From Butterflies to Battleships draws from the Bruce Museum Photography Collection to present a selection of work by four singular American photographers: Margaret Bourke-White, Carl Mydans, Patrick Nagatani, and Brett Weston. The exhibition showcases the diversity of artistic and documentary approaches taken by photographers in the 20th century and demonstrate how they expanded on earlier experiments in portraiture, scientific record, and photomontage.
Although renowned for her breathtaking photo essays for Fortune and LIFE magazines, in which she captured the glories of the industrial age, Margaret Bourke-White (1904-1971) had a lifelong interest in the natural world. Selected for this exhibition is a collection of small insect portraits made in the 1930s in which butterflies, moths, and praying mantises are hazily depicted in various stages of metamorphosis. A far cry from the epic scale of her images like that of the construction of Montana’s Fort Peck Dam, these photographs show a surprisingly intimate and experimental side of Bourke-White’s oeuvre.
First trained as a reporter, acclaimed photojournalist Carl Mydans (1906-2004) captured landmark events in the United States, Europe, and Asia over the course of 36 years as a staff photographer for LIFE magazine. There he skillfully honed what would become his trademark, the ability to capture the enormous gravity of an event with a single image. The exhibition includes two iconic photographs taken in 1945 while on assignment during World War II with General Douglas MacArthur and his regiment.
By the time photographer Patrick Nagatani (1945-2017) moved from California to New Mexico in 1987, he had already demonstrated a remarkable talent for a clever layering of imagery to construct surreal photographic satires.
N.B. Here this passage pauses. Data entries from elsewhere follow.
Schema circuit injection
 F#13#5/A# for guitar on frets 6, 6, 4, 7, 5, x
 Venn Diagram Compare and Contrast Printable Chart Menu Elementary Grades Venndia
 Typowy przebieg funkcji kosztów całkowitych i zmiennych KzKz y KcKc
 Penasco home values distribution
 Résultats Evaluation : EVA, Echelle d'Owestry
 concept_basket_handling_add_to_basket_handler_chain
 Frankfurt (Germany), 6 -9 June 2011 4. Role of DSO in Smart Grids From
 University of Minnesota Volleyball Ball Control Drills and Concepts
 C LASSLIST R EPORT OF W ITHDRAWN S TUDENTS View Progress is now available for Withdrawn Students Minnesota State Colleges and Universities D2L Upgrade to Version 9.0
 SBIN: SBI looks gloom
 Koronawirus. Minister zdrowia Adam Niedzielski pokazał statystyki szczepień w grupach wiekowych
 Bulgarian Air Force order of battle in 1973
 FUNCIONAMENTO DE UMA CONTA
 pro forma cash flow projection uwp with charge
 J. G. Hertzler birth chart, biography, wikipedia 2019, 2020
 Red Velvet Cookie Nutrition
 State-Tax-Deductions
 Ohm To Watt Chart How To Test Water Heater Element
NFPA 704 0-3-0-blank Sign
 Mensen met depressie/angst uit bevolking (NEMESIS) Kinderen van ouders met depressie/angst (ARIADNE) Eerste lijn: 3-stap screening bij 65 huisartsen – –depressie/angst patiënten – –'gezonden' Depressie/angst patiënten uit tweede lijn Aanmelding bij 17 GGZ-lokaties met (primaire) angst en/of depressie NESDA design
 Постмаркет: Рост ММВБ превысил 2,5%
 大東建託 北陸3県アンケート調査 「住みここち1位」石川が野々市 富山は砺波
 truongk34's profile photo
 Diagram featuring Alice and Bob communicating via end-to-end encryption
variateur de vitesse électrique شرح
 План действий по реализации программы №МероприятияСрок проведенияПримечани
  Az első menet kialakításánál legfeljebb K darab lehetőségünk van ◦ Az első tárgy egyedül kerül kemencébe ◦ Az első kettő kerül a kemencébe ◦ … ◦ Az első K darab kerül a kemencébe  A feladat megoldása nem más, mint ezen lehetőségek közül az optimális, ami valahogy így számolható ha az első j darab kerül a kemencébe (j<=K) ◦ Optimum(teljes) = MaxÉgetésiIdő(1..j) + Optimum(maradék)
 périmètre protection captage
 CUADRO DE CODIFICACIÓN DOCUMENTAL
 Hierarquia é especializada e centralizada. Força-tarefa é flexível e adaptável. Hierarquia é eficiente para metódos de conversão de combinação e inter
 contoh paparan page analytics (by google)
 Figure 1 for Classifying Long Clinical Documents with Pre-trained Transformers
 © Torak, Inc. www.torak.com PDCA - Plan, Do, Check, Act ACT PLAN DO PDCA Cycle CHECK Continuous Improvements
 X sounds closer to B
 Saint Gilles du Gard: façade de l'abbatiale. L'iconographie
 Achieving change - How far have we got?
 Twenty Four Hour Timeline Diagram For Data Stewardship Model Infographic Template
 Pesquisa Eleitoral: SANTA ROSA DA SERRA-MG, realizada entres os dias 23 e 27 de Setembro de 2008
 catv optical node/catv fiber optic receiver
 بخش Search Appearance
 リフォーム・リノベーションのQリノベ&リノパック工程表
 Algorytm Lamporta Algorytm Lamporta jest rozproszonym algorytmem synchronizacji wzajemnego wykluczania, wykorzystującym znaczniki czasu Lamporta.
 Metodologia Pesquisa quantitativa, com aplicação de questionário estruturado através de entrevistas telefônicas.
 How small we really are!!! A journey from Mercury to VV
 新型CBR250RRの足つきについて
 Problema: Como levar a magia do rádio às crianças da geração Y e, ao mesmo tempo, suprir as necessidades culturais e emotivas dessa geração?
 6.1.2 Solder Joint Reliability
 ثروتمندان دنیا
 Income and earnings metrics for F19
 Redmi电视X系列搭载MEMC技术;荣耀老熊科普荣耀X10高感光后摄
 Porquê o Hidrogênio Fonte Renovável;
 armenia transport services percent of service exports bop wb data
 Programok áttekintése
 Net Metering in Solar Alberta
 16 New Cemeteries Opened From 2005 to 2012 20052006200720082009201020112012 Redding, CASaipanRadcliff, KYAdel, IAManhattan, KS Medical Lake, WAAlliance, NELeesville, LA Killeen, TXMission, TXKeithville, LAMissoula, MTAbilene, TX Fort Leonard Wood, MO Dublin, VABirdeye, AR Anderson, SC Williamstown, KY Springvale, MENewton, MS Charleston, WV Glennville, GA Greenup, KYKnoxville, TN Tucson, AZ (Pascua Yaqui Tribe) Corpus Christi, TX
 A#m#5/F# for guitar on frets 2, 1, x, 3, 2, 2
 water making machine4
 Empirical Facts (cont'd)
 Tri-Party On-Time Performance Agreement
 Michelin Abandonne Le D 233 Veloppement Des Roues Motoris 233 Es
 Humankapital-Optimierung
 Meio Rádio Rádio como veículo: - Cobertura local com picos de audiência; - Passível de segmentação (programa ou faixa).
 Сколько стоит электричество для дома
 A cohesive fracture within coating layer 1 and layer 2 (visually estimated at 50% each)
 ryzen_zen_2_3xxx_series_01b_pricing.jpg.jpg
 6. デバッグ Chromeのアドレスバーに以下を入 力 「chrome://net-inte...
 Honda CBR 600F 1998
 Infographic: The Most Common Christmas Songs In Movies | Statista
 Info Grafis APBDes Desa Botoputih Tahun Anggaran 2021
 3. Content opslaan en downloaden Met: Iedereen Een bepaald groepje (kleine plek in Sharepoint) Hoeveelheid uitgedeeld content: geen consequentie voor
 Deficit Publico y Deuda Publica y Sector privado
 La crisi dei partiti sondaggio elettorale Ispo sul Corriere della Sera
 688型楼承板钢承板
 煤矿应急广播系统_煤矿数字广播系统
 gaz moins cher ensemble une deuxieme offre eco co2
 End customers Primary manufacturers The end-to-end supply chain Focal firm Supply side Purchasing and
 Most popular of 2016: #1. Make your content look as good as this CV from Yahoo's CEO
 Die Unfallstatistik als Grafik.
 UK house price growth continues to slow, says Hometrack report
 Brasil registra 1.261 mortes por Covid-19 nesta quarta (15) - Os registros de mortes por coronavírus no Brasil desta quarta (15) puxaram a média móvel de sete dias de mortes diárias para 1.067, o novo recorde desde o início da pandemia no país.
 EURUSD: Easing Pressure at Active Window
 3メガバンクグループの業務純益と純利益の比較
He found an ideal subject for his particular brand of politicized artistic intervention in the discordant southwest landscape, where Native American ancestral grounds rest alongside nuclear weapons test sites. On view in the exhibition are a number of works from the resulting series, Nuclear Enchantment (1989-1993), in which Nagatani makes a powerful statement about the environmental and spiritual consequences of nuclear technology.
The son of the pioneering photographer Edward Weston, Brett Weston (1911-1993) began taking pictures as a teenager while living in Mexico with his father. The young Weston displayed an extraordinary eye for subject and form from the start. Over time, Brett would reach beyond the modernist aesthetic championed by his father, to the brink of abstraction, as shown in a series of stunning photographs taken around 1970, in which natural elements such as sand, trees, and water are transformed into expressionistic compositions.
According to the show’s curator, Stephanie Guyet, Zvi Grunberg Resident Fellow 2018-19: “It’s been fascinating to spend the past nine months working at a Museum that functions as a space for both scientific and aesthetic inquiry. This is a first for me, having worked previously at museums and galleries that are exclusively dedicated to fine art. I wanted therefore to develop an exhibition that would reflect the multifaceted, idiosyncratic, and extremely generative space of the Museum itself. Given that the Bruce has a wide and varied photography collection, and that photography lies at the intersection of art and science, this seemed like the perfect subject to explore. I hope that Museum visitors will be as excited and inspired as I am by the beautiful and provocative work on view.”